Note "isolcpus=nohz" only implies nohz. You need to add "domain" to get
the behaviour that you've been advising users against. We are simply
reusing a kernel parameter that was abandoned to now control the isolation
features that were disorganized and opaque behind nohz.
>
> I have the impression this series is trying to solve two problems:
>
> 1. How (and where) we control the various isolation features in the
> kernel
No, that has already been done in the previous merge window. We have a
dedicated isolation subsystem now (kernel/sched/isolation.c) and
an interface to control all these isolation features that were abusively implied
by nohz. The initial plan was to introduce "cpu_isolation=" but it looked too much like
"isolcpus=". Then in fact, why not using "isolcpus=" and give it a second life.
And there we are.
In the end the goal is to propagate what is passed to "isolcpus=" to cpusets.
>
> 2. Where we add the control for the tick offload feature
>
> I think item 1 is too complex to solve right now. IMHO, this series
> should focus on item 2. And regarding item 2, I think we have two
> choices to make:
>
> 1. Make tick offload a first class citizen by making it default to
> nohz_full=. If there are regressions, we handle them
That's a possible way to go.
>
> 2. Add a new option to nohz_full=, like nohz_full=tick_offload
>
> As an avid user of nohz_full I'm dying to see option 1 happening,
> but I'm not totally sure what the consequences can be.
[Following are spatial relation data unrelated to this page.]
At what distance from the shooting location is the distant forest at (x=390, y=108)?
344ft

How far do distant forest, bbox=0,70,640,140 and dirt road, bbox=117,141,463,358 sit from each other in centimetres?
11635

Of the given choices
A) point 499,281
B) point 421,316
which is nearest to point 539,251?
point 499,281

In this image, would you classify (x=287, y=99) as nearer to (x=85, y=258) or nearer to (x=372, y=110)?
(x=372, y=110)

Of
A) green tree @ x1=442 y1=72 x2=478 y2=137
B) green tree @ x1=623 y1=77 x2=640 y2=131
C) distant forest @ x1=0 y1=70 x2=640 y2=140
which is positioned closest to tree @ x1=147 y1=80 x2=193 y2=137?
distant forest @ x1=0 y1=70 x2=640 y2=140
"nohz_full=" parameter has been badly designed as it implies much more
than just full dynticks. So I'm not really looking forward to expanding
it.
> Another idea is to add CONFIG_NOHZ_TICK_OFFLOAD as an experimental
> feature.
I fear it's way too distro-unfriendly. They will want to have it as a
capability without necessarily running it. Just like they do with
CONFIG_NO_HZ_FULL.
>
> > The complain about isolcpus is the immutable result. I'm thinking about
> > making it modifiable to cpuset but I only see two possible solutions:
> >
> > - Make the root cpuset modifiable
> > - Create a directory called "isolcpus" visible on the first cpuset mount
> > and move all processes there.
>
> So, if we move the control of the tick offload to nohz_full= itself,
> we can completely ditch any isolcpus= change in this series.
>
> I think this should give you a great relief :)
Not at all :)
What would be a great relief to me is that we can finally propagate isolcpus=
to cpusets so that we can continue to expand it without a second thought.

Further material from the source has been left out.